きみが加入してすぐの話を、人伝に聞いたことがあります。ステージの上で、お立ち台に降りた客席で、たくさんの観客を目の前にして怯えていたこと、MCでは全然しゃべらなくて、話を振られてしゃべってもひと言ふた言生意気なことを言ってたこと。何回聞いてもかわいくて笑っちゃうんだけど、きっとその時のきみからしたら笑い事じゃなかったよね。
当時のことを振り返るとき、「自分だけ何もできなかった」「たくさん怒られた」といつも言ってるね。私が想像しているよりずっと、きみを取り巻く環境は厳しいものなのだと思います——それは、今もきっと。たくさんの人の一生懸命がぶつかる場所は、まだ幼いきみにはつらく感じられることもあったかもしれません。でも、きみは諦めませんでした。
リハーサルで怒られるとふてくされていたきみが、素直にアドバイスをきけるようになったきっかけは何だったのかな。素直であることは、きみを成功へと近づけてくれます。過去の自分に素直であることをアドバイスするきみに、そんなこと言わなくても大丈夫だね。
グループに加入してから、あっという間にダンスが上手になったね。でも、あっという間だと私が思えるのは、実際にきみがどれだけの時間を費やしたかを知らないからなのだと思います。
いつの間にかアクロバットまでできるようになったきみに、きっとファンもメンバーも驚かされたことでしょう。始める決意をしたことと、たゆまぬ努力を続けたことが、きみだけではなくグループのパフォーマンスの幅も広げたと思います。
去年は、憧れの松本潤くんのバックで踊ったね。緊張したと言っていたけど、そんなことを感じられないくらい堂々とステージに立てていたよ。個人的には、見慣れた光景の中にきみを見つけた時、とても不思議な感覚に襲われました。でも……だからこそ、寂しさが少し薄れ、いつも以上にコンサートを楽しめたように思います。彼らの背中を前にして得た感覚は、きみだけのものです。どうかそれを未来に繋げてください。

—————

## 課題
上の抜粋で、きみが去年バックで踊ったとされる憧れの人物の名前を答えなさい。

## 表示情報

—————

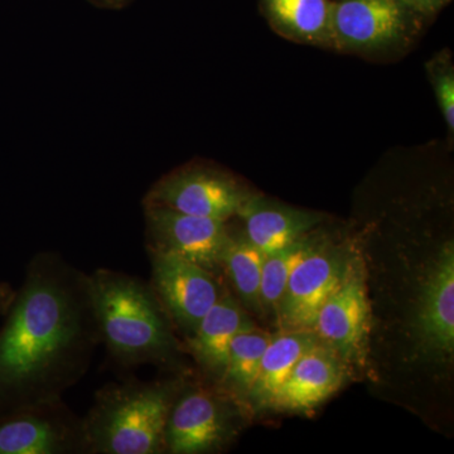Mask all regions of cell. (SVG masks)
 <instances>
[{
	"instance_id": "4fadbf2b",
	"label": "cell",
	"mask_w": 454,
	"mask_h": 454,
	"mask_svg": "<svg viewBox=\"0 0 454 454\" xmlns=\"http://www.w3.org/2000/svg\"><path fill=\"white\" fill-rule=\"evenodd\" d=\"M236 216L244 223L245 236L262 253L283 249L309 234L324 217L260 195H250Z\"/></svg>"
},
{
	"instance_id": "ba28073f",
	"label": "cell",
	"mask_w": 454,
	"mask_h": 454,
	"mask_svg": "<svg viewBox=\"0 0 454 454\" xmlns=\"http://www.w3.org/2000/svg\"><path fill=\"white\" fill-rule=\"evenodd\" d=\"M252 195L236 179L219 170L190 168L179 170L155 184L145 206H162L193 215L226 221L238 215Z\"/></svg>"
},
{
	"instance_id": "6da1fadb",
	"label": "cell",
	"mask_w": 454,
	"mask_h": 454,
	"mask_svg": "<svg viewBox=\"0 0 454 454\" xmlns=\"http://www.w3.org/2000/svg\"><path fill=\"white\" fill-rule=\"evenodd\" d=\"M98 337L88 277L37 256L0 333V394L31 408L55 404Z\"/></svg>"
},
{
	"instance_id": "e0dca14e",
	"label": "cell",
	"mask_w": 454,
	"mask_h": 454,
	"mask_svg": "<svg viewBox=\"0 0 454 454\" xmlns=\"http://www.w3.org/2000/svg\"><path fill=\"white\" fill-rule=\"evenodd\" d=\"M319 340L321 339L313 330H282L273 334L247 397L256 404L267 405L293 367Z\"/></svg>"
},
{
	"instance_id": "9a60e30c",
	"label": "cell",
	"mask_w": 454,
	"mask_h": 454,
	"mask_svg": "<svg viewBox=\"0 0 454 454\" xmlns=\"http://www.w3.org/2000/svg\"><path fill=\"white\" fill-rule=\"evenodd\" d=\"M254 325L243 304L231 293L223 291L195 333L187 337L188 348L202 369L221 381L232 340Z\"/></svg>"
},
{
	"instance_id": "3957f363",
	"label": "cell",
	"mask_w": 454,
	"mask_h": 454,
	"mask_svg": "<svg viewBox=\"0 0 454 454\" xmlns=\"http://www.w3.org/2000/svg\"><path fill=\"white\" fill-rule=\"evenodd\" d=\"M177 382L114 385L98 395L83 422V450L101 454L164 452V433Z\"/></svg>"
},
{
	"instance_id": "d6986e66",
	"label": "cell",
	"mask_w": 454,
	"mask_h": 454,
	"mask_svg": "<svg viewBox=\"0 0 454 454\" xmlns=\"http://www.w3.org/2000/svg\"><path fill=\"white\" fill-rule=\"evenodd\" d=\"M273 334L254 327L235 337L229 349V357L221 384L226 390L247 396L258 375L262 355Z\"/></svg>"
},
{
	"instance_id": "277c9868",
	"label": "cell",
	"mask_w": 454,
	"mask_h": 454,
	"mask_svg": "<svg viewBox=\"0 0 454 454\" xmlns=\"http://www.w3.org/2000/svg\"><path fill=\"white\" fill-rule=\"evenodd\" d=\"M419 18L402 0H333L331 49L357 55L400 50L414 37Z\"/></svg>"
},
{
	"instance_id": "7c38bea8",
	"label": "cell",
	"mask_w": 454,
	"mask_h": 454,
	"mask_svg": "<svg viewBox=\"0 0 454 454\" xmlns=\"http://www.w3.org/2000/svg\"><path fill=\"white\" fill-rule=\"evenodd\" d=\"M346 369L342 357L319 340L301 357L265 406L284 411H309L340 389Z\"/></svg>"
},
{
	"instance_id": "5bb4252c",
	"label": "cell",
	"mask_w": 454,
	"mask_h": 454,
	"mask_svg": "<svg viewBox=\"0 0 454 454\" xmlns=\"http://www.w3.org/2000/svg\"><path fill=\"white\" fill-rule=\"evenodd\" d=\"M37 406L0 423V454H61L83 448L82 429H74Z\"/></svg>"
},
{
	"instance_id": "44dd1931",
	"label": "cell",
	"mask_w": 454,
	"mask_h": 454,
	"mask_svg": "<svg viewBox=\"0 0 454 454\" xmlns=\"http://www.w3.org/2000/svg\"><path fill=\"white\" fill-rule=\"evenodd\" d=\"M428 76L432 82L433 91L444 121L448 133L453 136L454 131V68L450 53H438L427 64Z\"/></svg>"
},
{
	"instance_id": "2e32d148",
	"label": "cell",
	"mask_w": 454,
	"mask_h": 454,
	"mask_svg": "<svg viewBox=\"0 0 454 454\" xmlns=\"http://www.w3.org/2000/svg\"><path fill=\"white\" fill-rule=\"evenodd\" d=\"M271 28L293 42L333 46V0H260Z\"/></svg>"
},
{
	"instance_id": "30bf717a",
	"label": "cell",
	"mask_w": 454,
	"mask_h": 454,
	"mask_svg": "<svg viewBox=\"0 0 454 454\" xmlns=\"http://www.w3.org/2000/svg\"><path fill=\"white\" fill-rule=\"evenodd\" d=\"M149 249L168 252L212 274L223 271L230 234L226 221L193 216L162 206H146Z\"/></svg>"
},
{
	"instance_id": "52a82bcc",
	"label": "cell",
	"mask_w": 454,
	"mask_h": 454,
	"mask_svg": "<svg viewBox=\"0 0 454 454\" xmlns=\"http://www.w3.org/2000/svg\"><path fill=\"white\" fill-rule=\"evenodd\" d=\"M352 255L312 241L289 277L276 316L280 330H313L317 315L340 286Z\"/></svg>"
},
{
	"instance_id": "5b68a950",
	"label": "cell",
	"mask_w": 454,
	"mask_h": 454,
	"mask_svg": "<svg viewBox=\"0 0 454 454\" xmlns=\"http://www.w3.org/2000/svg\"><path fill=\"white\" fill-rule=\"evenodd\" d=\"M149 256L154 294L170 322L190 337L223 289L211 271L176 254L149 249Z\"/></svg>"
},
{
	"instance_id": "9c48e42d",
	"label": "cell",
	"mask_w": 454,
	"mask_h": 454,
	"mask_svg": "<svg viewBox=\"0 0 454 454\" xmlns=\"http://www.w3.org/2000/svg\"><path fill=\"white\" fill-rule=\"evenodd\" d=\"M234 411L208 390L178 393L167 419L164 452L200 454L219 450L234 433Z\"/></svg>"
},
{
	"instance_id": "ffe728a7",
	"label": "cell",
	"mask_w": 454,
	"mask_h": 454,
	"mask_svg": "<svg viewBox=\"0 0 454 454\" xmlns=\"http://www.w3.org/2000/svg\"><path fill=\"white\" fill-rule=\"evenodd\" d=\"M310 244L312 240H309V236H304L301 240L264 256L260 286V300L264 312L277 313L289 277Z\"/></svg>"
},
{
	"instance_id": "7402d4cb",
	"label": "cell",
	"mask_w": 454,
	"mask_h": 454,
	"mask_svg": "<svg viewBox=\"0 0 454 454\" xmlns=\"http://www.w3.org/2000/svg\"><path fill=\"white\" fill-rule=\"evenodd\" d=\"M413 13L419 17H430L442 11L450 0H402Z\"/></svg>"
},
{
	"instance_id": "8992f818",
	"label": "cell",
	"mask_w": 454,
	"mask_h": 454,
	"mask_svg": "<svg viewBox=\"0 0 454 454\" xmlns=\"http://www.w3.org/2000/svg\"><path fill=\"white\" fill-rule=\"evenodd\" d=\"M313 331L348 365H363L365 363L370 333V304L365 269L358 256L352 255L340 286L319 309Z\"/></svg>"
},
{
	"instance_id": "603a6c76",
	"label": "cell",
	"mask_w": 454,
	"mask_h": 454,
	"mask_svg": "<svg viewBox=\"0 0 454 454\" xmlns=\"http://www.w3.org/2000/svg\"><path fill=\"white\" fill-rule=\"evenodd\" d=\"M12 300H13V293H12L11 286L7 284H0V313L3 309L11 304Z\"/></svg>"
},
{
	"instance_id": "ac0fdd59",
	"label": "cell",
	"mask_w": 454,
	"mask_h": 454,
	"mask_svg": "<svg viewBox=\"0 0 454 454\" xmlns=\"http://www.w3.org/2000/svg\"><path fill=\"white\" fill-rule=\"evenodd\" d=\"M264 256L247 236L231 234L223 258V271L238 293L239 301L245 309L259 315L264 313L260 300Z\"/></svg>"
},
{
	"instance_id": "8fae6325",
	"label": "cell",
	"mask_w": 454,
	"mask_h": 454,
	"mask_svg": "<svg viewBox=\"0 0 454 454\" xmlns=\"http://www.w3.org/2000/svg\"><path fill=\"white\" fill-rule=\"evenodd\" d=\"M420 343L441 357L454 351V245L448 241L432 260L414 313Z\"/></svg>"
},
{
	"instance_id": "7a4b0ae2",
	"label": "cell",
	"mask_w": 454,
	"mask_h": 454,
	"mask_svg": "<svg viewBox=\"0 0 454 454\" xmlns=\"http://www.w3.org/2000/svg\"><path fill=\"white\" fill-rule=\"evenodd\" d=\"M89 279L98 336L122 365L172 363L178 348L153 289L137 278L100 269Z\"/></svg>"
}]
</instances>
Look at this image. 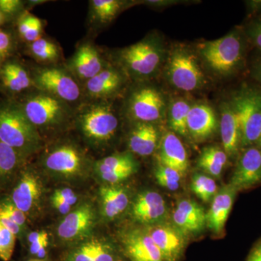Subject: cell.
<instances>
[{
	"label": "cell",
	"instance_id": "obj_1",
	"mask_svg": "<svg viewBox=\"0 0 261 261\" xmlns=\"http://www.w3.org/2000/svg\"><path fill=\"white\" fill-rule=\"evenodd\" d=\"M73 126L94 148H104L116 138L120 120L113 101H84L75 109Z\"/></svg>",
	"mask_w": 261,
	"mask_h": 261
},
{
	"label": "cell",
	"instance_id": "obj_2",
	"mask_svg": "<svg viewBox=\"0 0 261 261\" xmlns=\"http://www.w3.org/2000/svg\"><path fill=\"white\" fill-rule=\"evenodd\" d=\"M16 101L41 136L73 126L75 108L47 92L33 88Z\"/></svg>",
	"mask_w": 261,
	"mask_h": 261
},
{
	"label": "cell",
	"instance_id": "obj_3",
	"mask_svg": "<svg viewBox=\"0 0 261 261\" xmlns=\"http://www.w3.org/2000/svg\"><path fill=\"white\" fill-rule=\"evenodd\" d=\"M0 141L28 159L43 147V138L16 100L0 102Z\"/></svg>",
	"mask_w": 261,
	"mask_h": 261
},
{
	"label": "cell",
	"instance_id": "obj_4",
	"mask_svg": "<svg viewBox=\"0 0 261 261\" xmlns=\"http://www.w3.org/2000/svg\"><path fill=\"white\" fill-rule=\"evenodd\" d=\"M29 70L34 88L61 99L75 109L84 102L82 84L67 69L64 63L34 65Z\"/></svg>",
	"mask_w": 261,
	"mask_h": 261
},
{
	"label": "cell",
	"instance_id": "obj_5",
	"mask_svg": "<svg viewBox=\"0 0 261 261\" xmlns=\"http://www.w3.org/2000/svg\"><path fill=\"white\" fill-rule=\"evenodd\" d=\"M42 163L51 176L72 179L84 176L92 161L87 152L74 142L61 140L44 150Z\"/></svg>",
	"mask_w": 261,
	"mask_h": 261
},
{
	"label": "cell",
	"instance_id": "obj_6",
	"mask_svg": "<svg viewBox=\"0 0 261 261\" xmlns=\"http://www.w3.org/2000/svg\"><path fill=\"white\" fill-rule=\"evenodd\" d=\"M161 56L157 43L144 39L120 49L109 61L123 70L128 78L142 81L154 74L161 64Z\"/></svg>",
	"mask_w": 261,
	"mask_h": 261
},
{
	"label": "cell",
	"instance_id": "obj_7",
	"mask_svg": "<svg viewBox=\"0 0 261 261\" xmlns=\"http://www.w3.org/2000/svg\"><path fill=\"white\" fill-rule=\"evenodd\" d=\"M198 48L206 64L221 74L232 73L243 60V42L238 33H230L216 40L201 43Z\"/></svg>",
	"mask_w": 261,
	"mask_h": 261
},
{
	"label": "cell",
	"instance_id": "obj_8",
	"mask_svg": "<svg viewBox=\"0 0 261 261\" xmlns=\"http://www.w3.org/2000/svg\"><path fill=\"white\" fill-rule=\"evenodd\" d=\"M231 106L240 123L242 148L257 145L261 136V92L243 89Z\"/></svg>",
	"mask_w": 261,
	"mask_h": 261
},
{
	"label": "cell",
	"instance_id": "obj_9",
	"mask_svg": "<svg viewBox=\"0 0 261 261\" xmlns=\"http://www.w3.org/2000/svg\"><path fill=\"white\" fill-rule=\"evenodd\" d=\"M163 109L162 94L151 86L136 87L126 99V114L134 123H154L161 119Z\"/></svg>",
	"mask_w": 261,
	"mask_h": 261
},
{
	"label": "cell",
	"instance_id": "obj_10",
	"mask_svg": "<svg viewBox=\"0 0 261 261\" xmlns=\"http://www.w3.org/2000/svg\"><path fill=\"white\" fill-rule=\"evenodd\" d=\"M128 75L119 67L109 64L82 85L84 101H113L124 90Z\"/></svg>",
	"mask_w": 261,
	"mask_h": 261
},
{
	"label": "cell",
	"instance_id": "obj_11",
	"mask_svg": "<svg viewBox=\"0 0 261 261\" xmlns=\"http://www.w3.org/2000/svg\"><path fill=\"white\" fill-rule=\"evenodd\" d=\"M108 56L92 41H82L70 58L64 61L65 66L82 86L102 71L109 64Z\"/></svg>",
	"mask_w": 261,
	"mask_h": 261
},
{
	"label": "cell",
	"instance_id": "obj_12",
	"mask_svg": "<svg viewBox=\"0 0 261 261\" xmlns=\"http://www.w3.org/2000/svg\"><path fill=\"white\" fill-rule=\"evenodd\" d=\"M167 73L171 83L185 92L202 87L204 75L193 54L186 49L173 51L168 63Z\"/></svg>",
	"mask_w": 261,
	"mask_h": 261
},
{
	"label": "cell",
	"instance_id": "obj_13",
	"mask_svg": "<svg viewBox=\"0 0 261 261\" xmlns=\"http://www.w3.org/2000/svg\"><path fill=\"white\" fill-rule=\"evenodd\" d=\"M43 192L44 187L40 176L32 168H27L20 173L10 200L25 216H32L39 209Z\"/></svg>",
	"mask_w": 261,
	"mask_h": 261
},
{
	"label": "cell",
	"instance_id": "obj_14",
	"mask_svg": "<svg viewBox=\"0 0 261 261\" xmlns=\"http://www.w3.org/2000/svg\"><path fill=\"white\" fill-rule=\"evenodd\" d=\"M94 207L84 202L65 216L57 228L58 238L65 243H73L87 238L95 224Z\"/></svg>",
	"mask_w": 261,
	"mask_h": 261
},
{
	"label": "cell",
	"instance_id": "obj_15",
	"mask_svg": "<svg viewBox=\"0 0 261 261\" xmlns=\"http://www.w3.org/2000/svg\"><path fill=\"white\" fill-rule=\"evenodd\" d=\"M92 168L106 185H118L137 172L138 163L132 152H119L98 160Z\"/></svg>",
	"mask_w": 261,
	"mask_h": 261
},
{
	"label": "cell",
	"instance_id": "obj_16",
	"mask_svg": "<svg viewBox=\"0 0 261 261\" xmlns=\"http://www.w3.org/2000/svg\"><path fill=\"white\" fill-rule=\"evenodd\" d=\"M261 184V149L247 147L239 158L229 185L237 190H247Z\"/></svg>",
	"mask_w": 261,
	"mask_h": 261
},
{
	"label": "cell",
	"instance_id": "obj_17",
	"mask_svg": "<svg viewBox=\"0 0 261 261\" xmlns=\"http://www.w3.org/2000/svg\"><path fill=\"white\" fill-rule=\"evenodd\" d=\"M145 229L161 250L165 260H179L186 245V236L174 225L162 222L145 226Z\"/></svg>",
	"mask_w": 261,
	"mask_h": 261
},
{
	"label": "cell",
	"instance_id": "obj_18",
	"mask_svg": "<svg viewBox=\"0 0 261 261\" xmlns=\"http://www.w3.org/2000/svg\"><path fill=\"white\" fill-rule=\"evenodd\" d=\"M130 213L136 221L149 226L164 222L167 216V205L159 192L145 191L137 196Z\"/></svg>",
	"mask_w": 261,
	"mask_h": 261
},
{
	"label": "cell",
	"instance_id": "obj_19",
	"mask_svg": "<svg viewBox=\"0 0 261 261\" xmlns=\"http://www.w3.org/2000/svg\"><path fill=\"white\" fill-rule=\"evenodd\" d=\"M123 248L132 261H166L144 228H135L123 235Z\"/></svg>",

—————

## 回答
松本潤くん